It appears that Schering, the international producer of Postinor-2, is planning to conduct a prospective study to determine the true rate of unintended pregnancy and ectopic pregnancy in women who have taken this product.

If this is the case, then it would seem to be premature for the Schedule Committee to agree to the rescheduling application before this trial is concluded. The approved Australian product information for Postinor-2 (Approved September 28, 2001; amended March 22, 2002) states that 'no ectopic pregnancies or congenital abnormalities were reported'.


Given the seriousness with which both the New Zealand and British authorities are taking the risk of ectopic pregnancy, it would be reckless to make this drug available over the counter without a prescription.

Pharmacists, especially in the busy all-night pharmacies which are most likely to be used by women seeking an 'emergency contraceptive' after unplanned casual sex, are simply not in a position to explain this risk to women and communicate effective strategies for the necessary follow-up.

__DATA SHOWN__

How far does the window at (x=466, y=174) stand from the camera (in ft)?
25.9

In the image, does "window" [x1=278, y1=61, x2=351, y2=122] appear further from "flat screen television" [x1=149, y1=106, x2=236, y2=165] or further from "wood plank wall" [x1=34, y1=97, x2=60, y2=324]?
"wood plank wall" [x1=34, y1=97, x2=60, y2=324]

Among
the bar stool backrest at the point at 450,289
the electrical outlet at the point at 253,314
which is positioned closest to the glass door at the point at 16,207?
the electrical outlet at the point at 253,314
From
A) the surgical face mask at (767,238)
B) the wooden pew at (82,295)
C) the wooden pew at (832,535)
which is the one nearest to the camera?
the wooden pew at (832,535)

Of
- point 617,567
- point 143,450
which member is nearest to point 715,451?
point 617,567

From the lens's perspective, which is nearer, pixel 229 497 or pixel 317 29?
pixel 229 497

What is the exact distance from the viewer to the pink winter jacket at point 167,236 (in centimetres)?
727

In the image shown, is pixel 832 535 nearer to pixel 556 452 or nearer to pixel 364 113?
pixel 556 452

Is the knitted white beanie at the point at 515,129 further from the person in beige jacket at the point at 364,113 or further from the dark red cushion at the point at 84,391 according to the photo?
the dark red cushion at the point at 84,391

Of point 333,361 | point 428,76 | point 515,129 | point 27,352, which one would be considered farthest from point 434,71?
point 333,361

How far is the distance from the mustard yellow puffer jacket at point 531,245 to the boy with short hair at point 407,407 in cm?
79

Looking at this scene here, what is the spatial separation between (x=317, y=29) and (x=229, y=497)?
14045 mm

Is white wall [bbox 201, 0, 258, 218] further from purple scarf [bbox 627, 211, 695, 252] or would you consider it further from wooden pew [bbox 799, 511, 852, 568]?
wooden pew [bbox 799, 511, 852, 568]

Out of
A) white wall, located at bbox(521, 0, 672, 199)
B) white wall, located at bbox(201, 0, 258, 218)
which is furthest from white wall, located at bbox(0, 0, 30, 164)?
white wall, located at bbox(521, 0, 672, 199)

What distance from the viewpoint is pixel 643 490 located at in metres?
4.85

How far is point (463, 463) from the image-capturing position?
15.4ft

__TASK PROMPT__
Could you copy out everything in the Postinor-2 text from "It appears that" down to "taken this product.", word for word?

__REPLY TO THE TASK__
It appears that Schering, the international producer of Postinor-2, is planning to conduct a prospective study to determine the true rate of unintended pregnancy and ectopic pregnancy in women who have taken this product.